Estudantes que vão concluir o ensino médio este ano em escolas públicas e participantes que declararem carência são isentos da taxa. Podem solicitar a isenção por carência aqueles que têm uma renda renda familiar por pessoa igual ou inferior a um salário mínimo e meio e que cursaram todo o ensino médio em escola da rede pública ou como bolsista integral em escola da rede privada. As informações devem ser comprovadas. O participante deve acompanhar na página de inscrição se o pedido de isenção foi aceito.

É também ao fazer a inscrição que o participante pode solicitar atendimento especializado ou específico.
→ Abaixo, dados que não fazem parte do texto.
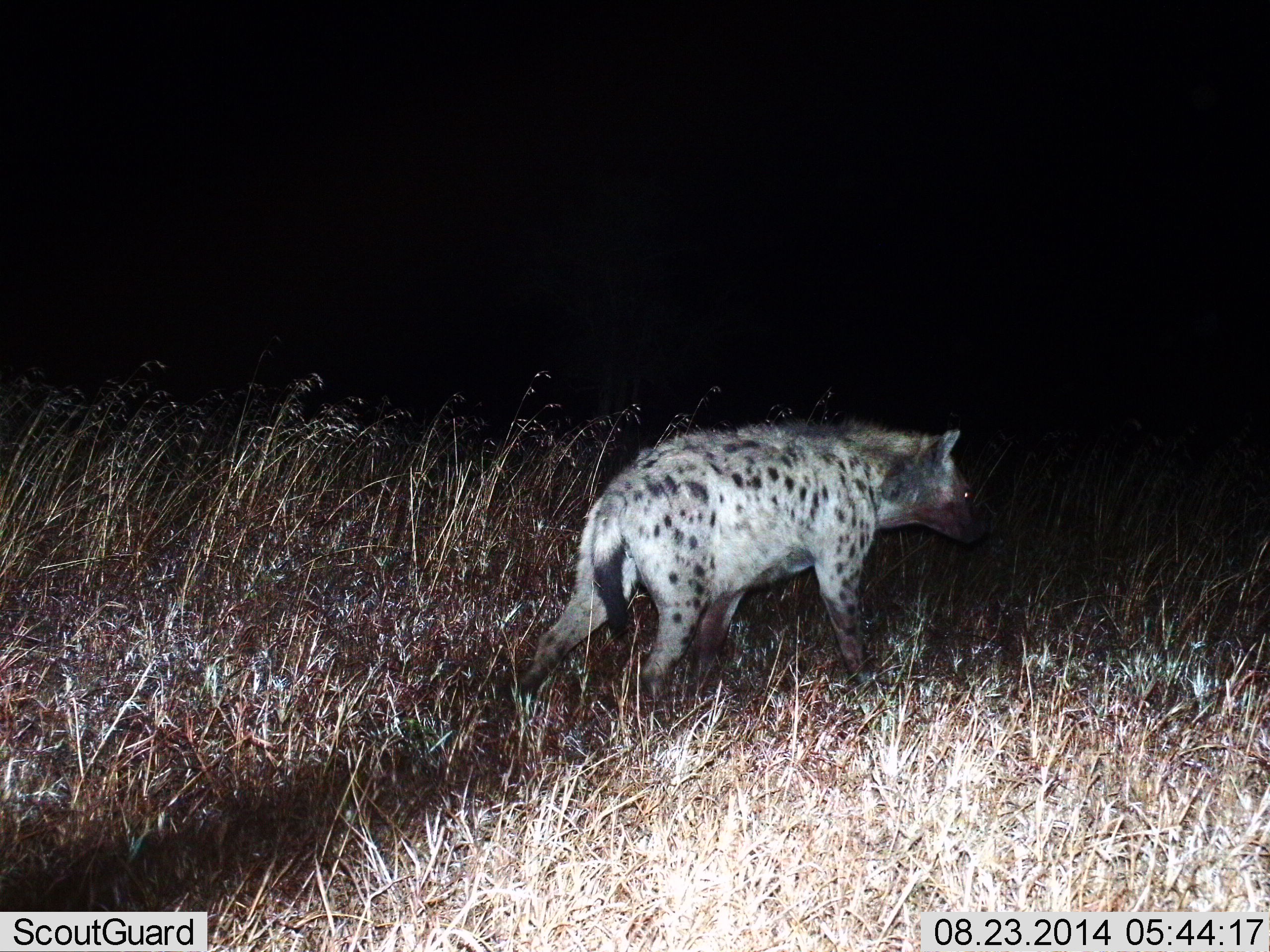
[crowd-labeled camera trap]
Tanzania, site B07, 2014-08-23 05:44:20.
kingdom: Animalia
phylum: Chordata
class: Mammalia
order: Carnivora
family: Hyaenidae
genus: Crocuta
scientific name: Crocuta crocuta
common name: spotted hyena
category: hyenaspotted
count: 1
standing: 20%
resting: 0%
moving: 80%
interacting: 0%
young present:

O atendimento especializado é oferecido a pessoas com baixa visão, cegueira, visão monocular, deficiência física, deficiência auditiva, surdez, deficiência intelectual, surdocegueira, dislexia, déficit de atenção, autismo, discalculia (alteração neurológica que dificulta a aprendizagem de números) ou com outra condição especial.

Após fazer a inscrição, participantes transexuais e travestis podem pedir o uso do nome social, também pela internet, entre os dias 15 e 26 de junho.